Shahram Amiri, who arrived back in Iran early on Thursday, is not obligated to return the money but might not be able to access it after ending “significant cooperation” with the CIA and returning home, the newspaper reported.
“Anything he got is now beyond his reach, thanks to the financial sanctions on Iran,” a US official said. “He’s gone, but his money’s not. We have his information, and the Iranians have him.”
Amiri’s request this week to be sent home stunned US officials who said he had been working with the US intelligence agency for more than a year, the Post reported.
Amiri surfaced at the Iranian interests section of the Pakistani Embassy in Washington on Monday after disappearing more than a year ago.
On his arrival back in Iran, Amiri repeated claims he was kidnapped and transferred to the United States, adding that he was offered $50 million to remain in America and “to spread lies” about Iran’s nuclear work.
The scientist also said Israeli agents were involved in interrogating him.
Asked why Amiri was going back, a US official said the Iranian authorities could have put pressure on his family back home.
But Amiri, holding his 7-year-old son at a news conference at Tehran’s Imam Khomeini Airport, said: “My family had no problems.”
Tehran and Washington have traded accusations over the murky saga which has underlined deep mistrust between the two nations.
“Americans wanted me to say that I defected to America of my own will to use me for revealing some false information about Iran’s nuclear work,” Amiri told reporters.
The mystery surrounding Amiri fueled speculation that he may have passed information about Iran’s nuclear program to US intelligence. ABC News reported in March that Amiri had defected and was helping the CIA.
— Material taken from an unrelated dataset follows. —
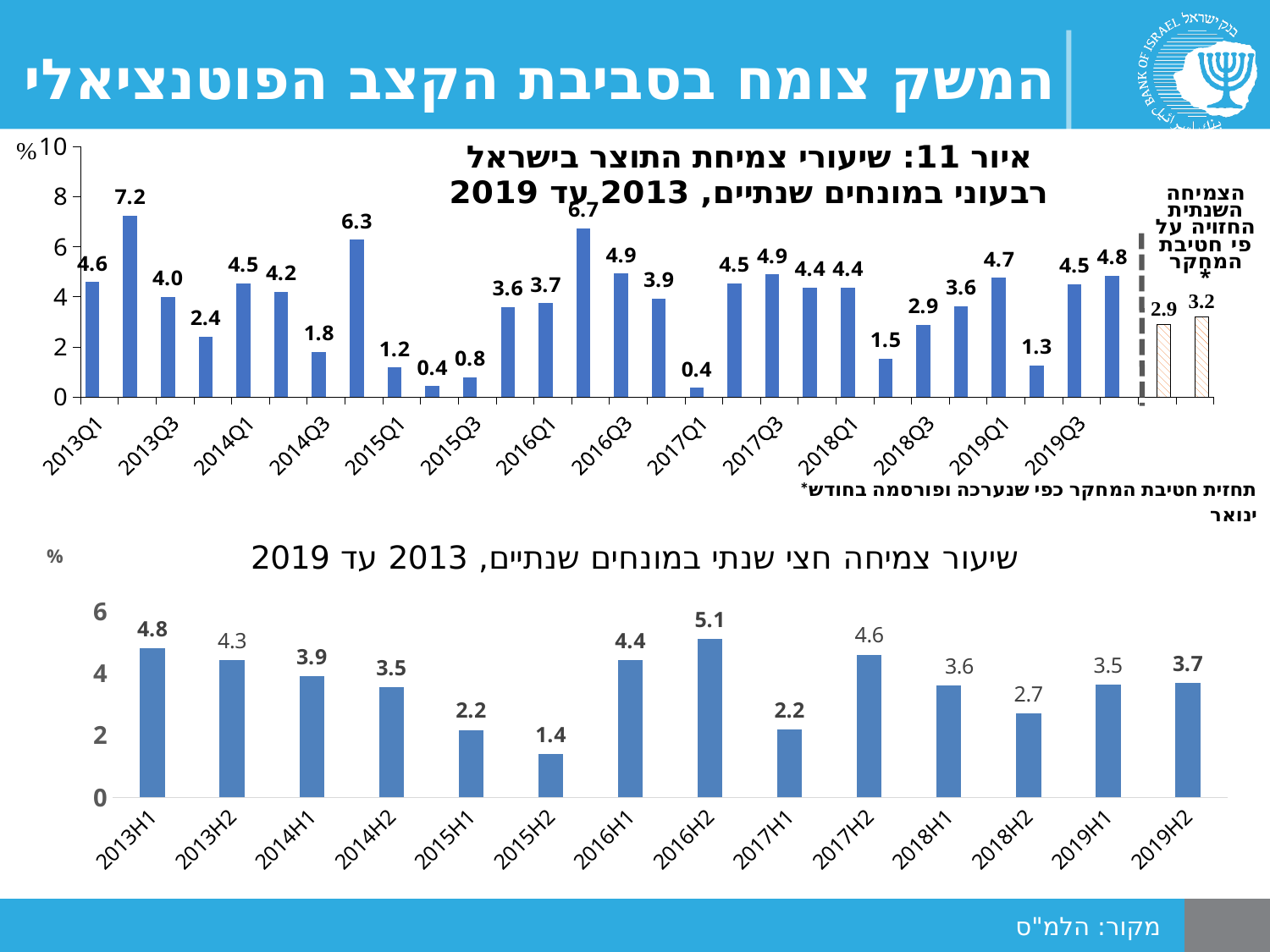
What kind of chart is the bottom chart? Bar chart How many half-year bars are plotted in the bottom chart? 14 In the top chart, which is larger, the value for 2013Q1 or the value for 2015Q1? 2013Q1 In the bottom chart, what is the value for 2015H2? 1.4 In the bottom chart, which half-year has the lowest value? 2015H2 In the bottom chart, what is the value for 2016H2? 5.1 In the top chart, what is the value for 2017Q1? 0.4 In the bottom chart, which half-year has the highest value? 2016H2 In the top chart, what is the value for 2019Q1? 4.7 In the top chart, what is the difference between the values for 2016Q3 and 2018Q3? 2.0 In the bottom chart, what is the difference between the values for 2013H1 and 2019H2? 1.1 In the bottom chart, which is larger, the value for 2017H2 or the value for 2018H2? 2017H2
“It is on Iran’s agenda to pursue this case,” Iranian Foreign Minister Manouchehr Mottaki said, according to state television. “Details must be clarified.”
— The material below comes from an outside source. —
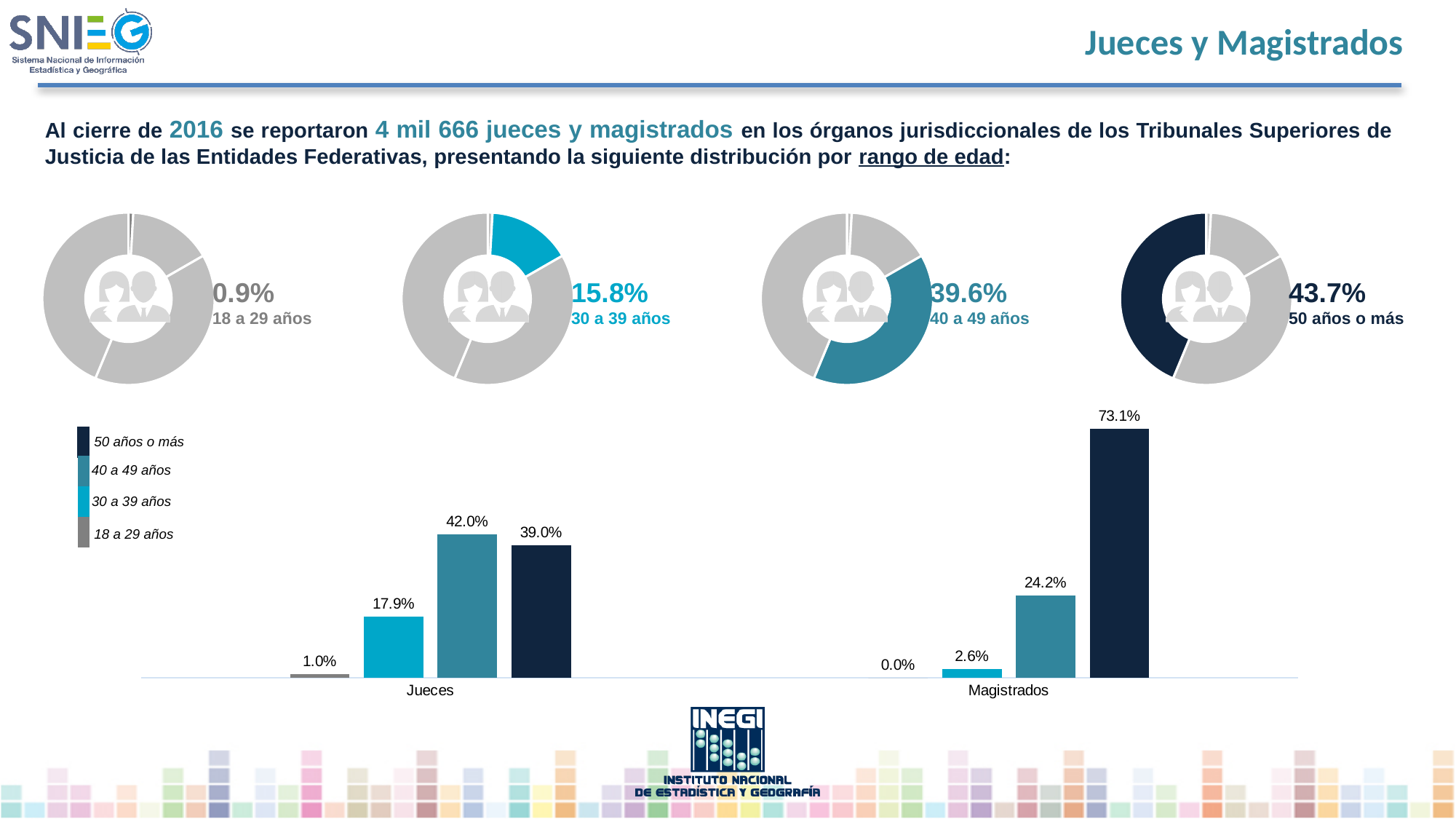
In the bar chart, what is the value for 50 años o más for Magistrados? 73.1% How many categories are shown on the x axis of the bar chart? 2 How many series does the legend of the bar chart list? 4 In the bar chart, which age range has the lowest value for Jueces? 18 a 29 años In the bar chart, which is larger for Jueces: 40 a 49 años or 50 años o más? 40 a 49 años In the donut chart for 40 a 49 años, what share is highlighted? 39.6% What kind of chart is the chart at the bottom of the slide? Bar chart In the bar chart, which age range has the highest value for Magistrados? 50 años o más In the bar chart, what is the value for 40 a 49 años for Jueces? 42.0% In the bar chart, what is the value for 18 a 29 años for Jueces? 1.0% In the bar chart, what is the value for 30 a 39 años for Magistrados? 2.6% In the bar chart, what is the difference between the 50 años o más values for Magistrados and Jueces? 34.1%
Wearing a beige suit, Amiri made victory signs as he hugged his tearful son and wife, who greeted him with other family members and a senior Foreign Ministry official, Hassan Qashqavi.
Amiri said he had no valuable intelligence about the Iranian nuclear program. “I am an ordinary researcher ... I have never made nuclear-related researches,” the scientist said.
A US official said on Wednesday the United States had obtained “useful” information from him.
Before his disappearance, Amiri worked at Iran’s Malek Ashtar University, an institution closely connected to the country’s elite Revolutionary Guards. Tehran initially refused to acknowledge Amiri’s involvement in Iran’s nuclear program.
Intelligence about the Iranian nuclear program is at a premium for the United States, which fears a nuclear-armed Iran would threaten its close ally, Israel, as well as oil supplies from the Gulf, and friendly nations in Europe. Iran insists its nuclear program is purely for peaceful purposes.